Source extract =
######
7. Mr. Harbhagwan Singh, learned counsel for the respondent was at pains to point out that the poor tenant had filed various applications under Section 14(A) (iii), which shows that he was willing to deposit the rent. A copy of one such application dated September 14, 1970, has been produced as Annexure R-7 with the written statement. Another application was alleged to have been filed on September 11, 1974. A perusal of the application dated September 14, 1970, shows that the rent was due for the crops of Rabi 1969 to Rabi 1970. Firstly, no order which may have been passed on this application has been produced. Secondly, the record clearly shows that the respondent had paid the rent from Rabi 1969 to Rabi 1977 only in January, 1978. The Act requires the tenant to pay the rent regularly. Even if it is assumed that the tenant had filed one or more applications for the payment of rent, he cannot avoid the consequence of his failure to pay the rent regularly. Furthermore, the explanation in the application that the landlord had refused to accept the rent by issuing a receipt, does not appear to be entirely convincing. If the landlord had actually refused to accept the rent, the tenant could have sent it by money order. He could have also produced some other evidence. There is nothing on record to show that the respondent had offered rent for every crop and that the landlord had refused to accept it. On the admitted facts, on sufficient cause for failure to pay rent regularly can be said to have been made out. Under the law, a single default attracts the penalty of eviction. In the present case, there have been a series of defaults. Consequently, the plea raised on behalf of the respondent cannot be sustained.
######
Provided records =
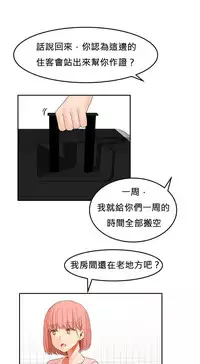 [Mx2J] Hahri's Lumpy Boardhouse Ch. 0~30【委員長個人漢化】（持續更新）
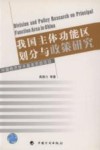 我国主体功能区划分与政策研究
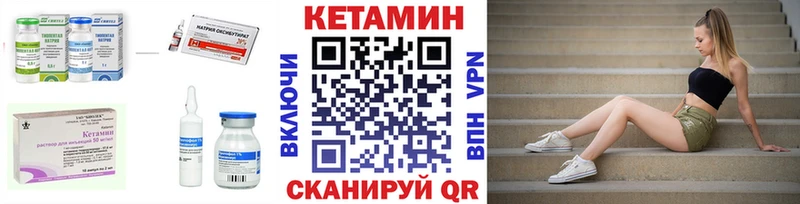 Купить  Шебекино  КЕТАМИН ketamine 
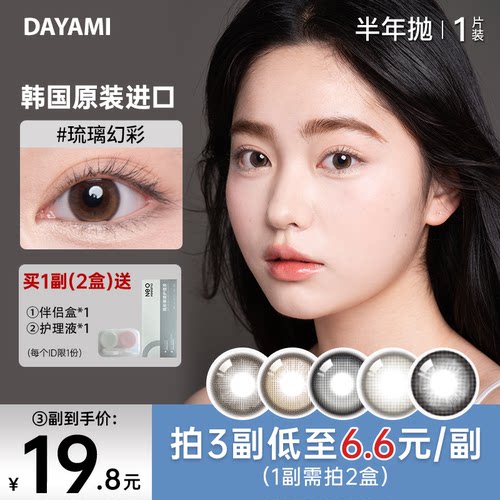 DAYAMI韩国进口美瞳琉璃幻彩半年抛1片自然隐形眼镜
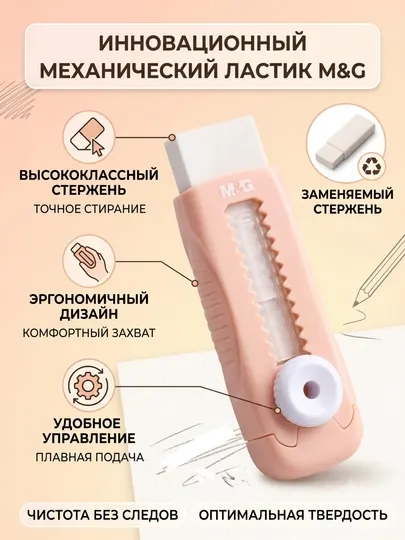 Ластик скользящий M&G Sakura Time, выдвижной, с регулировкой длины, AXPQ4275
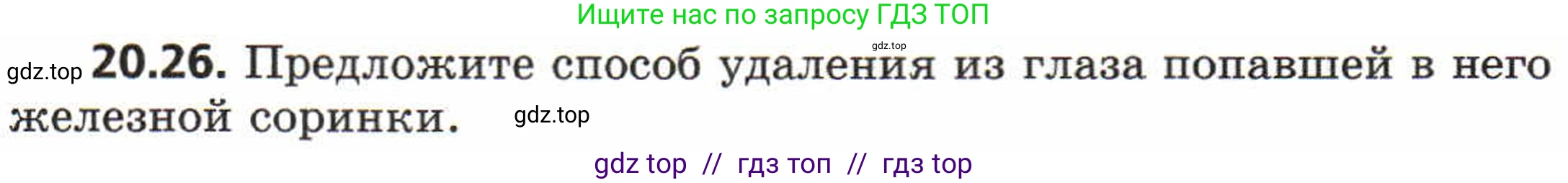 Физика, 8 класс Задачник, авторы: Генденштейн Лев Элевич, Кирик Леонид Анатольевич, Гельфгат Илья Маркович, издательство Мнемозина, Москва, 2009, салатового цвета, страница 100, номер 20.26, Условие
######
Requirement A = Reproduce the listing from its first line up to and including the line with "Ластик скользящий M&G", leaving out the pictures.
Requirement B = Carry on the court passage about the tenant's rent defaults from the point where it stops.

Exercise output A =
 [Mx2J] Hahri's Lumpy Boardhouse Ch. 0~30【委員長個人漢化】（持續更新）
 我国主体功能区划分与政策研究
 Купить  Шебекино  КЕТАМИН ketamine 
 DAYAMI韩国进口美瞳琉璃幻彩半年抛1片自然隐形眼镜
 Ластик скользящий M&G Sakura Time, выдвижной, с регулировкой длины, AXPQ4275

Exercise output B =
8. Another fact which deserves notice is that the Commissioner while rejecting the petitioner's claim has observed that "the landowner has never taken any action for recovery of Batai. This is a clearly erroneous view. It is for the tenant to pay. Once a default occurs, the landowner has as an option. He can sue for recovery of rent or claim the eviction of the tenant. His claim for eviction cannot be defeated on the ground that he did not sue for recovery. The Act requires the tenant to pay regularly. His failure to do so attracts the consequence of eviction. The option exercisable by landowner does not give any right to the tenants.
9. In view of the above, the impugned orders passed by the revenue authorities cannot be sustained. These are consequently quashed. It is held that the respondent-landowner Surja and now his legal representatives who were impleaded vide order dated March 11,1982 are liable to be ejected.
10. Learned counsel for the respondent-tenant was at pains to point out that the petitioner had no right to the land as it had been declared surplus. This is a matter for the revenue authorities to consider. It is not the subject matter of the writ petition.
No other point was urged.
11. In view of the above, the writ petition is allowed. The impugned orders are set aside. It is held that the respondent was liable to be ejected in view of the provisions of rules 9(i)(ii) of the Act. In the circumstances of the case, there will be no order as to costs.